La residencia de invierno de su Ilustrísima, el cardenal Lucca Garesi, gozaba de una privilegiada vista de Ostia, a un paso, como quien dice, de Roma. Estaba rodeada de amplios y cuidados jardines con estatuas de corte clásico. Hubiera podido pasar perfectamente por la vivienda de un patricio de la época gloriosa del Imperio romano. Al momento volvió el sargento.

– El secretario de su Ilustrísima dice que no os conoce. Volved por donde habéis venido.

– ¿Cómo? -repuso indignado el joven Tomás-. ¿Nos hemos jugado la vida por mi señor y ahora se niega a recibirnos? Es mi amo, yo vivía aquí. ¿Sois nuevo?

– Dejadme a mí, Tomás -contestó Rodrigo-. Mirad, hemos cumplido una misión para Silvio de Agrigento que podríamos calificar de delicada. No sé cómo dice que no nos conoce; él y yo sabemos que sí.

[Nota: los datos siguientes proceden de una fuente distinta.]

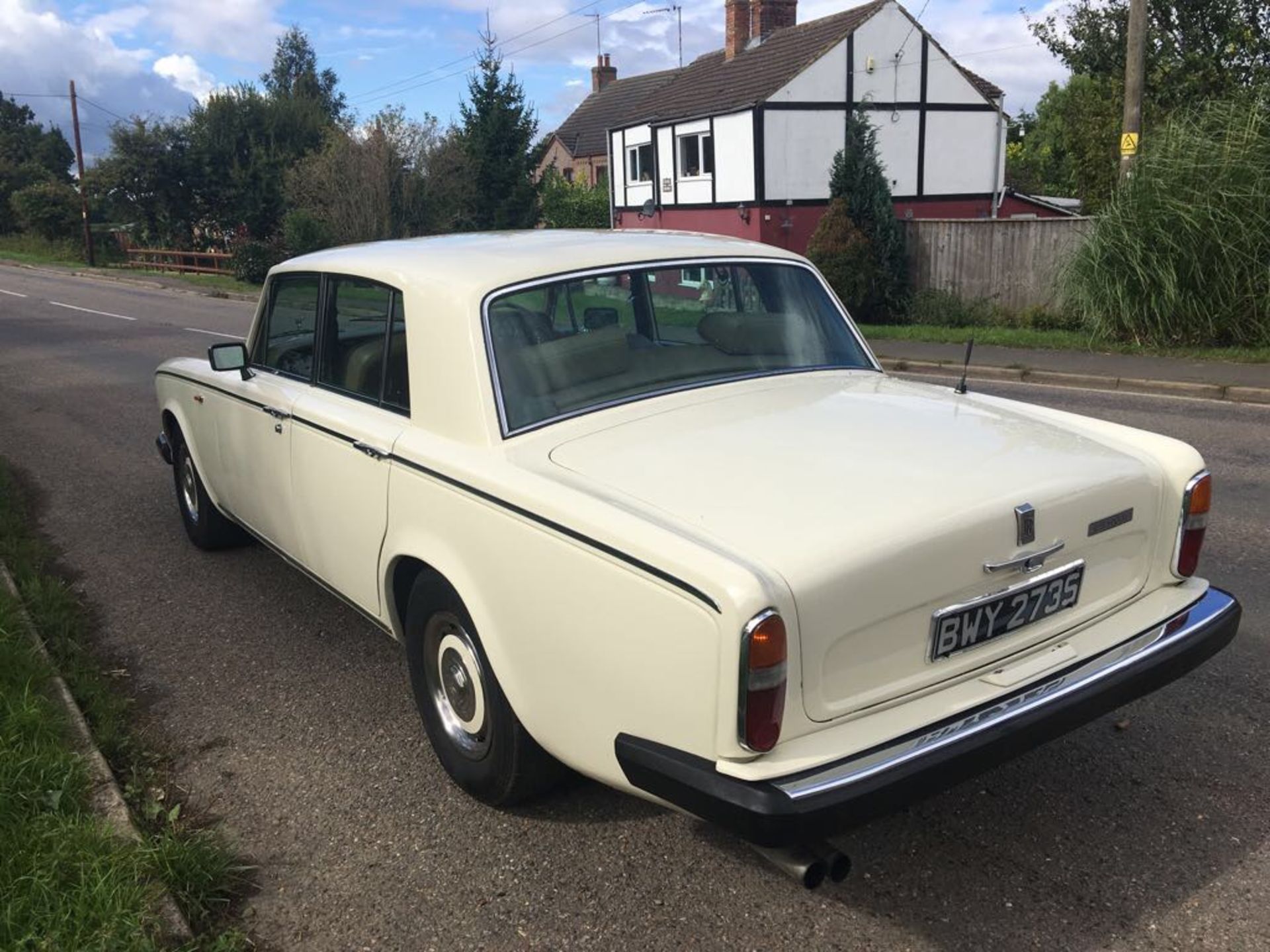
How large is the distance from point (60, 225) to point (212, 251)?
1844 centimetres

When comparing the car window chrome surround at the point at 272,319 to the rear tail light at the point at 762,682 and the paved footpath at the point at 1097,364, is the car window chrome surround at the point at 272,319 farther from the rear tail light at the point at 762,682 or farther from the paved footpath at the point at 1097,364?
the paved footpath at the point at 1097,364

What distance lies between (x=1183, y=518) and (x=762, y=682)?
64.0 inches

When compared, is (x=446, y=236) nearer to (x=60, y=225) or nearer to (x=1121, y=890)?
(x=1121, y=890)

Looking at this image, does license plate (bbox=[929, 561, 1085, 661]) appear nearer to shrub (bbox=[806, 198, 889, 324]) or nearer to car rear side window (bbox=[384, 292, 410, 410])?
car rear side window (bbox=[384, 292, 410, 410])

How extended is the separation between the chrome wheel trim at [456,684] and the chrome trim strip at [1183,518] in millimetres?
2082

Estuvo en mi casa y me hizo un encargo, lo he cumplido y exijo verle para que él decida qué hacer a continuación.

El sargento negó ladeando la cabeza a ambos lados.

– ¡Pues no nos iremos de aquí sin verle! -gritó Tomás.

– ¡Eso! -añadió Toribio.

El sargento hizo una seña a uno de los guardias, que fue a buscar refuerzos.

– No nos iremos. Esperaremos aquí toda la noche si es preciso -repuso Rodrigo muy convencido. La verdad era que aquello comenzaba a darle mala espina. ¿Por qué iba Silvio de Agrigento a negar que les conocía?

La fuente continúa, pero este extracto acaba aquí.